Advertisement - Click to support our sponsors.


Starbulletin.com


Tuesday, August 8, 2000


Hawaii joins music
price-fixing suit


From staff and wire reports

NEW YORK -- Twenty-eight states, including Hawaii, filed suit today accusing the world's five largest record labels and three large music retailers of fixing prices of compact discs. The states are seeking "hundreds of millions of dollars" in damages.

The suit, filed in U.S. District Court for the Southern District of New York, centers on a policy called "minimum advertised pricing", or MAP, under which the labels subsidized advertising for retailers that agreed not to sell CDs below a minimum price determined by the labels.

New York State Attorney General Eliot Spitzer said in a statement, "This illegal action . . . has not been music to the ears of the public. Because of these conspiracies, tens of millions of consumers paid inflated prices to buy CDs."

The suit alleges that the MAP policy increased CD prices in violation of state and federal antitrust law, kept CD prices artificially high, and penalized retailers who did not participate.

"Assuming the allegations are true, Hawaii consumers were damaged -- were hurt -- and we're joining in the effort to gather damages for them," said Jack Rosenzweig, Hawaii's deputy attorney general.

He said the state of Hawaii is taking a back-seat role in the case, while a group of bigger states has taken on most of the prosecution efforts -- typical of multi-state cases. "To be be quite frank, we're sort of going for the ride now," Rosenzweig said today.

The five labels are Time Warner Inc.'s Warner Brothers music group; Sony Corp.'s Sony Music Entertainment; Seagram Co.'s Universal Music Group; BMG, the music unit of Bertelsmann AG, and EMI Group Plc.
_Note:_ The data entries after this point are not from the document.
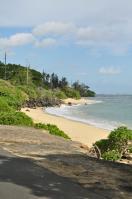 2011_hawaii_3_4.jpg
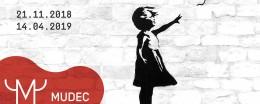 Visita la mostra The Art of Banksy - Mudec - Museo delle culture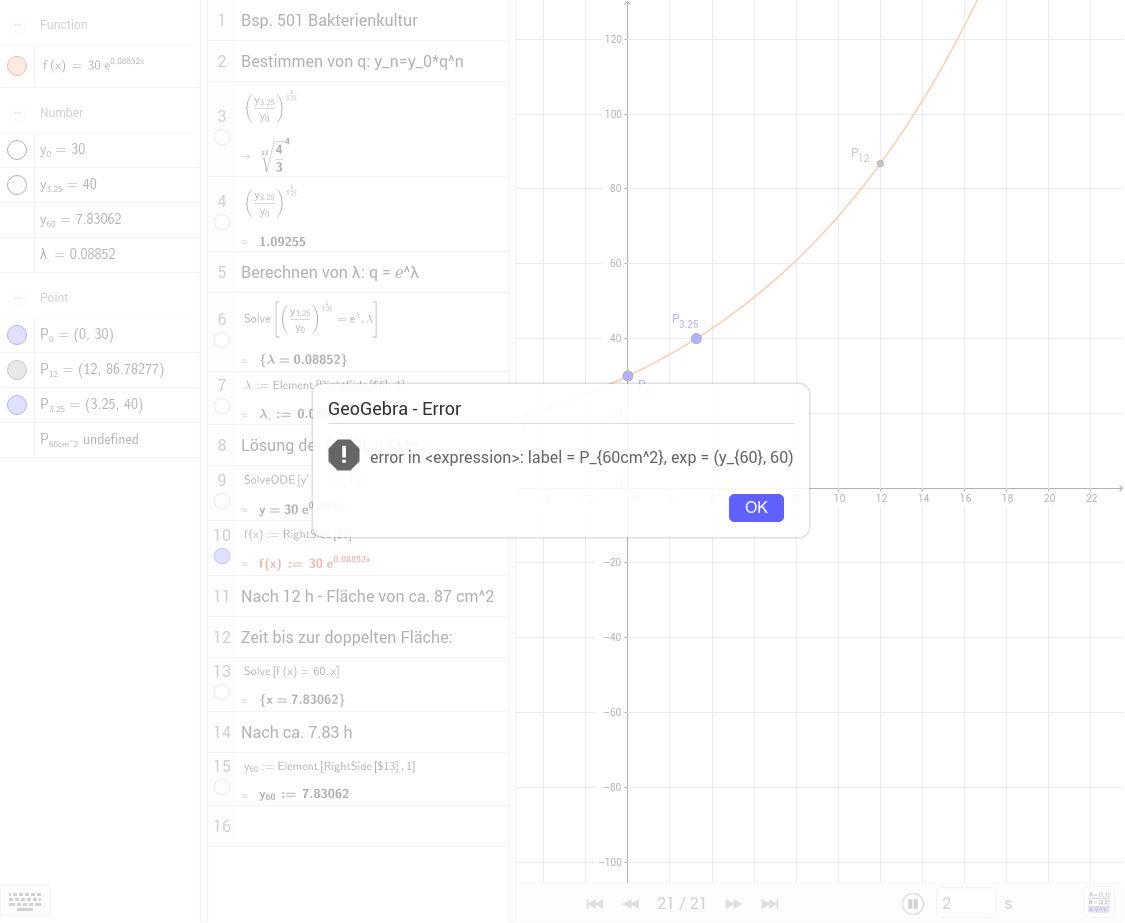 Bsp 501 kont. exp. Wachstum / tm 8. KL S127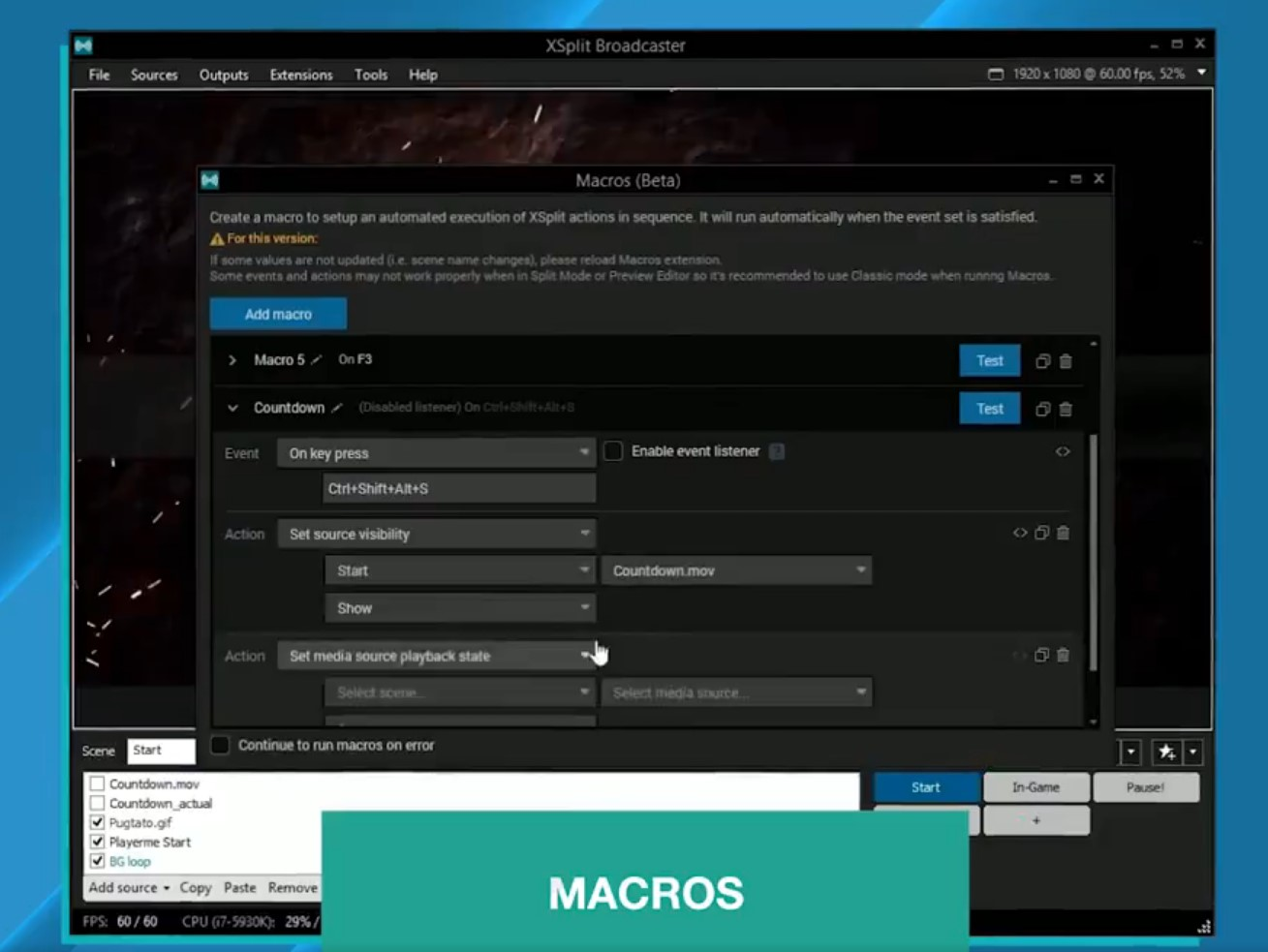 XSplit v3 3 Update Adds Macros, Multitrack Audio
Also named as defendants were three retailers: MusicLand Stores Corp., which owns the Sam Goody chain of stores, Trans World Entertainment Corp., which owns the Camelot Music chain, and Tower Records. Spitzer told a press conference the states were still calculating the amount of the damages but said they would come to "hundreds of millions of dollars," or "several dollars per CD."

A Warner Music Group spokesman said the suit has no merit. "We continue to believe that MAP served a valid business purpose and benefited consumers by substantially furthering retail competition and that it was an appropriate and lawful practice."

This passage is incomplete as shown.